Mas si meditamos un poco, si pensamos en la frecuencia y repetición de estos hechos, habrá que suponer algo que los origina, y como no puede haber efecto sin causa, lícito nos será pensar que ese algo existe. ¿Cuál sea este? En mi concepto son varias las causas, pero una sobre todo la considero como la primordial, la verdaderamente responsable de este estado de cosas: me refiero a esa llaga, más que llaga cáncer que nos corroe hasta los huesos, cáncer que envenena y trastorna nuestra hacienda municipal, convirtiendo nuestros presupuestos en merienda de negros y prebenda de parientes y contertulios; cáncer que autoriza y patrocina toda clase de desmanes y desafueros, al prevaricador, al asesino, al que burla y falta a la ley: este cáncer no es otra cosa que ese caciquismo repugnante y asqueroso que empieza en el monterilla, en el tío pardillo, en el caciquillo rural y se alza hasta llegar arriba al gran padrino, al señor de la ciudad o corte y que a veces suele ostentar título nobiliario, y que desde las alturas donde la influencia es omnímoda cubre con su manto protector tanta miseria e infamia.

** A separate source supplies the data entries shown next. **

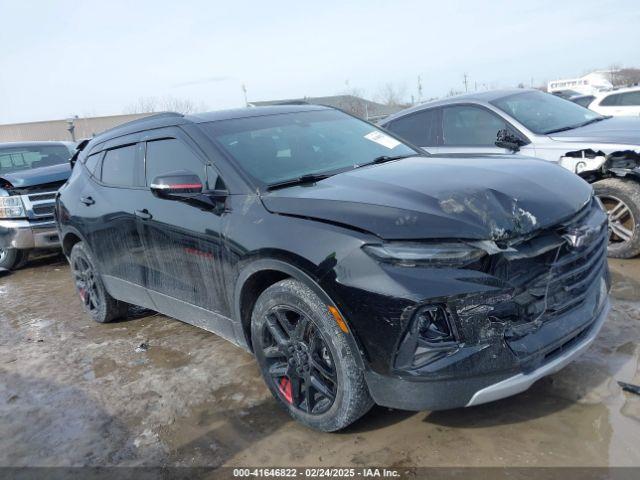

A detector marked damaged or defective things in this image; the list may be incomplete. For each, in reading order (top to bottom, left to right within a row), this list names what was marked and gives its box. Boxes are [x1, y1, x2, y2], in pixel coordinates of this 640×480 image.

crumpled hood [548, 116, 640, 146]
crumpled hood [0, 163, 70, 189]
broken headlight [0, 194, 26, 218]
crumpled hood [262, 157, 592, 240]
broken headlight [362, 242, 488, 268]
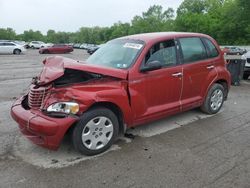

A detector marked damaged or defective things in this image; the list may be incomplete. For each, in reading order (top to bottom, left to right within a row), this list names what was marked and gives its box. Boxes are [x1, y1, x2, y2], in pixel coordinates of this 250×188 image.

crumpled hood [39, 55, 129, 84]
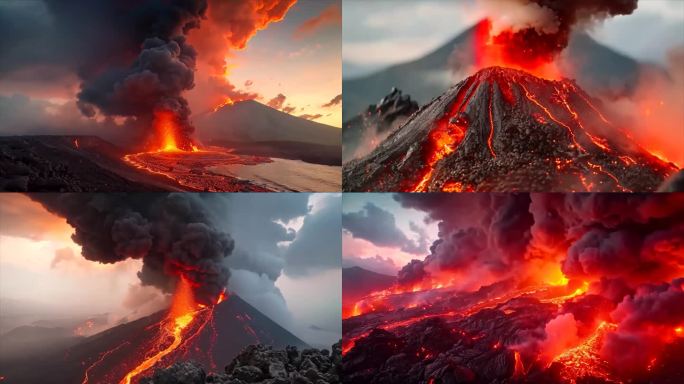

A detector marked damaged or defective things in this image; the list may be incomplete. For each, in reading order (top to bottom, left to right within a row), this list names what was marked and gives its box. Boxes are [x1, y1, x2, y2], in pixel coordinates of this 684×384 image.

charred rocky ground [342, 87, 416, 162]
charred rocky ground [344, 67, 676, 192]
charred rocky ground [140, 342, 342, 384]
charred rocky ground [344, 282, 684, 384]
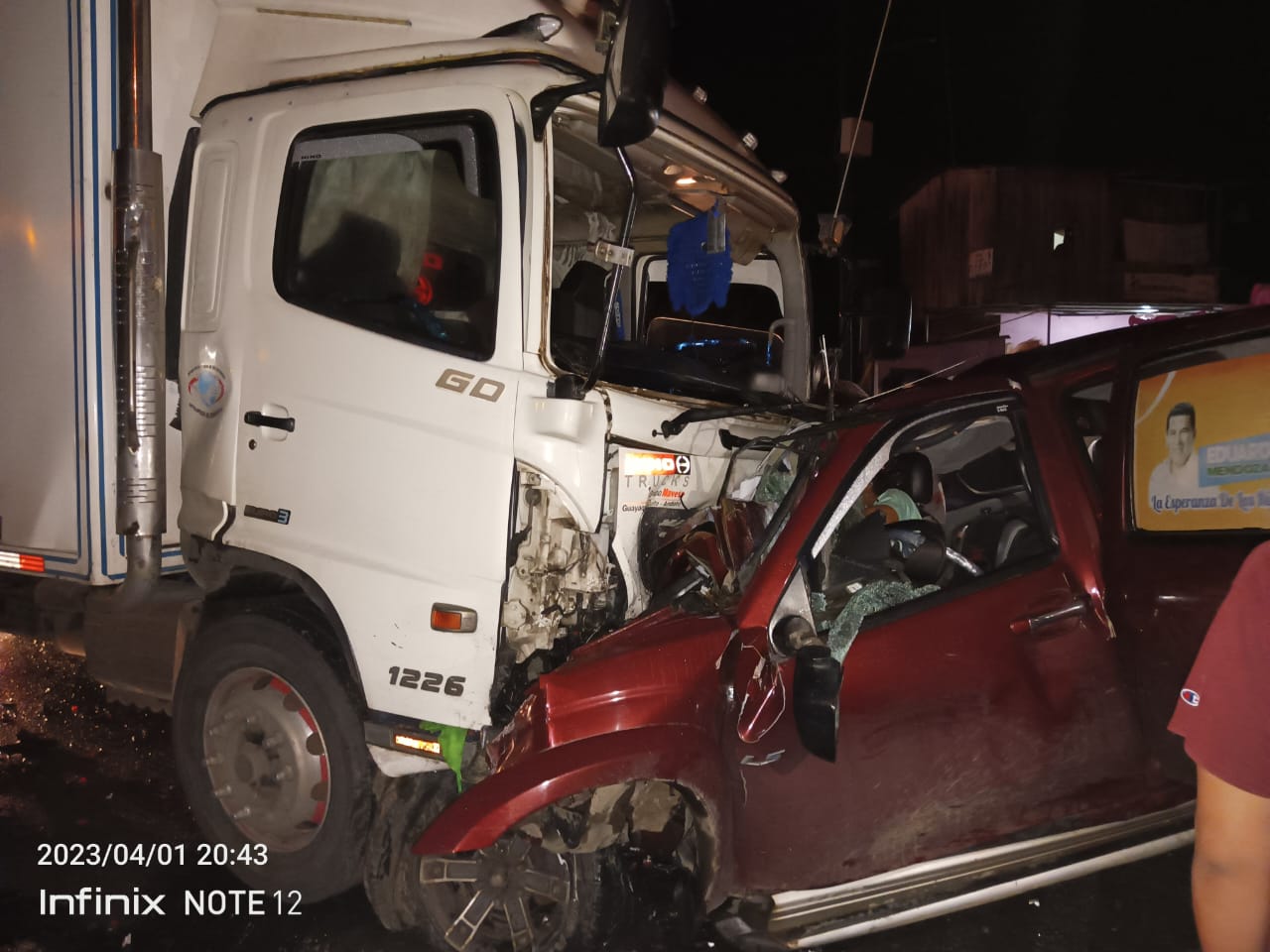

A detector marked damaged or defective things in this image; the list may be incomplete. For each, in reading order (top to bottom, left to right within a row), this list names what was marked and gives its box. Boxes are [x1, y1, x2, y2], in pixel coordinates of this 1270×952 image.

shattered windshield [552, 112, 798, 405]
crushed red pickup truck [365, 307, 1270, 952]
damaged side mirror [794, 643, 841, 762]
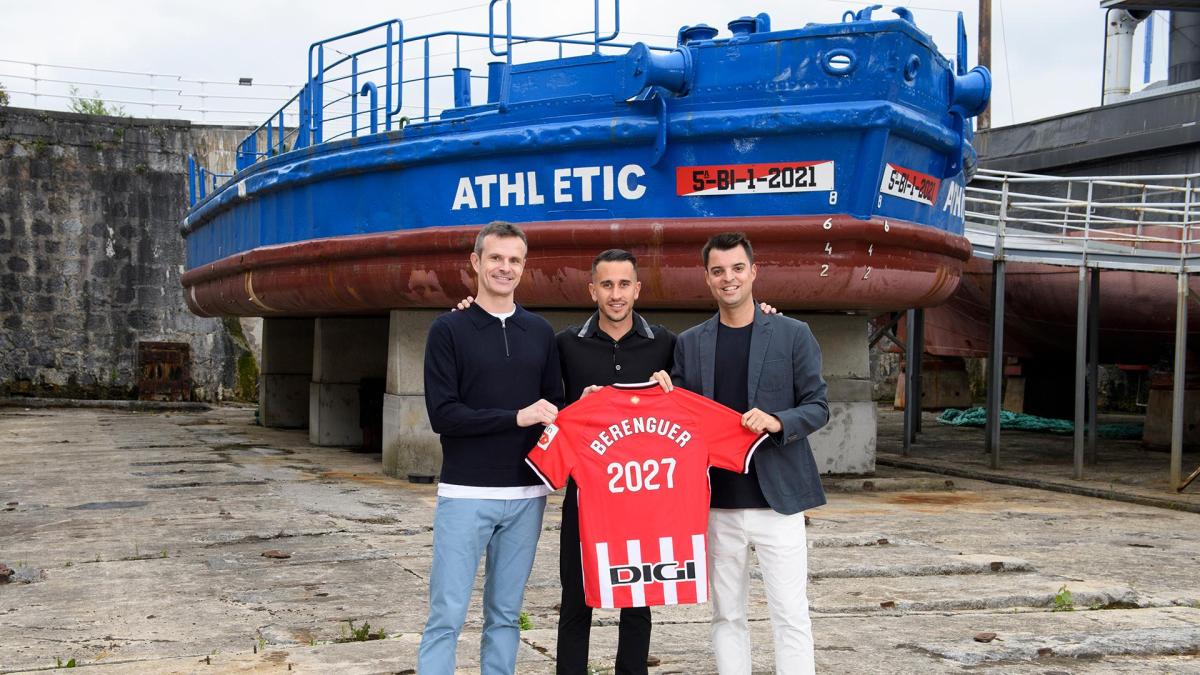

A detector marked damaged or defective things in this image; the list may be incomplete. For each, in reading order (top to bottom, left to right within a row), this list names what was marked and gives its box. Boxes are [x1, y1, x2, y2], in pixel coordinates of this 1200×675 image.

rusty metal hull [184, 218, 974, 317]
cracked concrete ground [2, 401, 1200, 667]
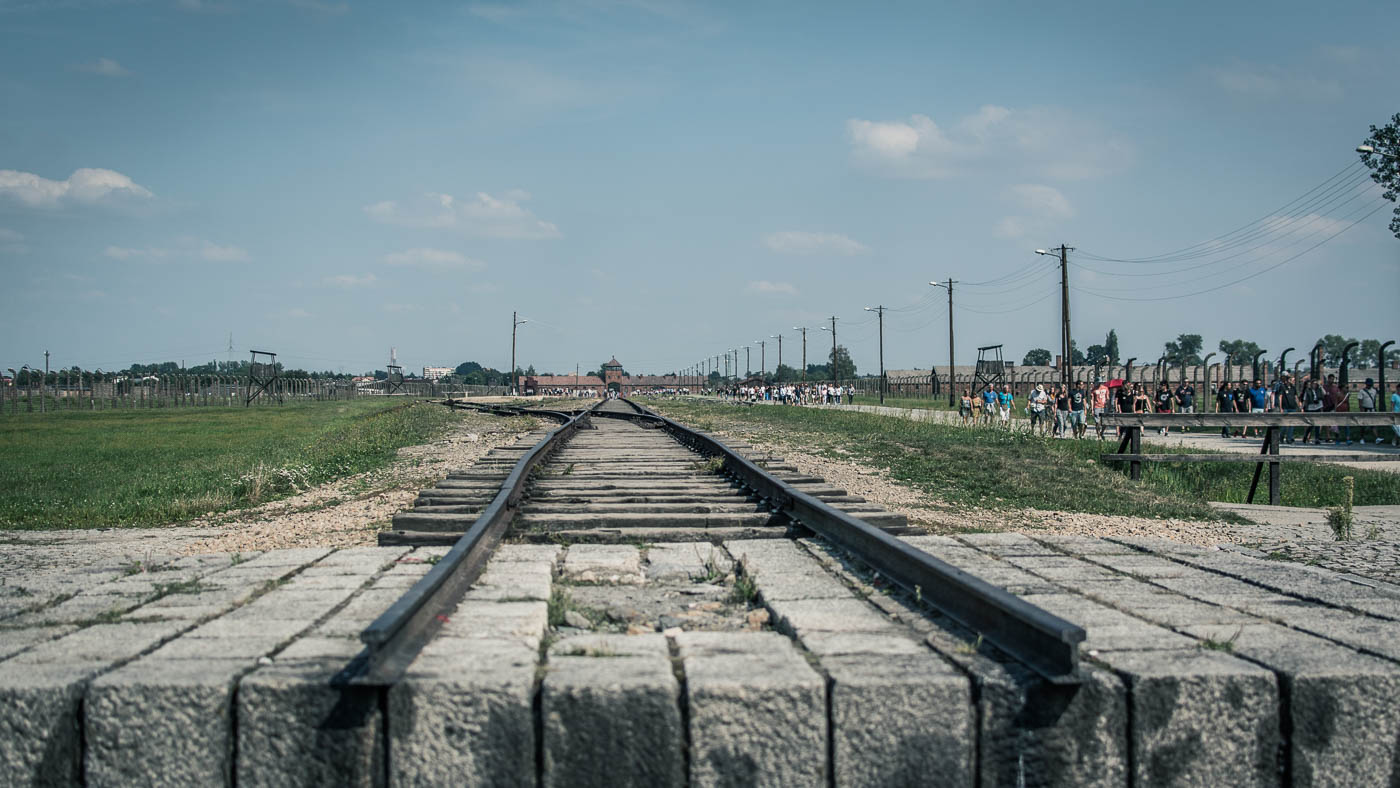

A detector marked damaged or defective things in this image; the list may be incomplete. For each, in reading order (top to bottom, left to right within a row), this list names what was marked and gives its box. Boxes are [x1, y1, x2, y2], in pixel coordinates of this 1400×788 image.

rusty steel rail [340, 400, 607, 685]
rusty steel rail [607, 400, 1086, 685]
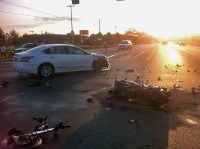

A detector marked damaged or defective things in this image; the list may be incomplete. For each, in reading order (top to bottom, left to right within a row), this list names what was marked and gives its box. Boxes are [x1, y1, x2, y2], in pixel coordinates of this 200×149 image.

overturned motorcycle [108, 79, 171, 105]
overturned motorcycle [1, 116, 71, 148]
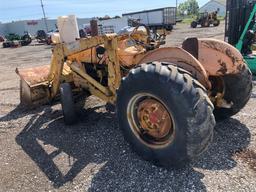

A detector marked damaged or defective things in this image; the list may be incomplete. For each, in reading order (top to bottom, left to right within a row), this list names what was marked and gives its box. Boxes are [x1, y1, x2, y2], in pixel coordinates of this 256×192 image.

rust patch [234, 149, 256, 172]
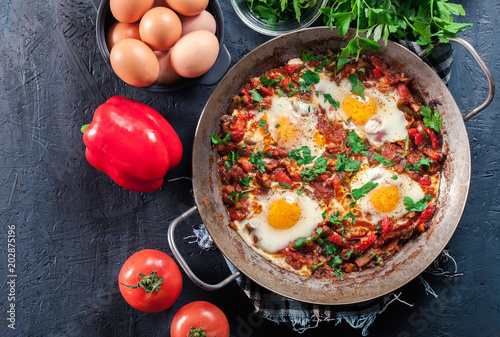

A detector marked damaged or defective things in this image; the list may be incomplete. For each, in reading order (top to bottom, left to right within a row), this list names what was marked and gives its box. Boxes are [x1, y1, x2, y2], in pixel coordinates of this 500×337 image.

rusty metal pan surface [188, 26, 496, 304]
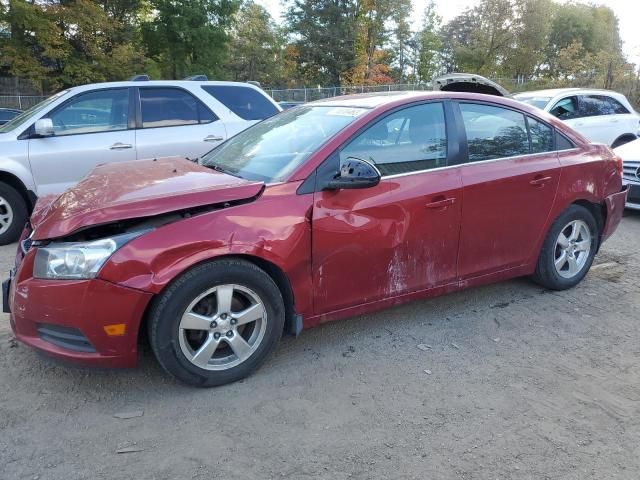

Se comete un homicidio, un asesinato, es igual; el delincuente corre al cacique de campanario, se arroja a sus pies y pide clemencia diciendo: “usted es mi padre y mi protector; en V. confío”, y el cacique, por más que en su interior repruebe el hecho, para que aquél vea hasta donde llega su poder e influencia, después de algunas frases de reconvención, acepta por fin el cargo de protector, porque esto ha de darle mucho valimiento a los ojos de este pueblo estúpido y de relajadas costumbres. Después lo consabido: epístola al gran señor recomendando el asunto, por ser el interesado uno de los “nuestros”. El final ya se sabe: la impunidad.
Esta enfermedad que nos consume y nos deshonra, este caso de patología nacional, no se cura más que haciendo desaparecer de nuestro diccionario y de nuestras costumbres esa palabra anárquica e inmoral que se llama caciquismo.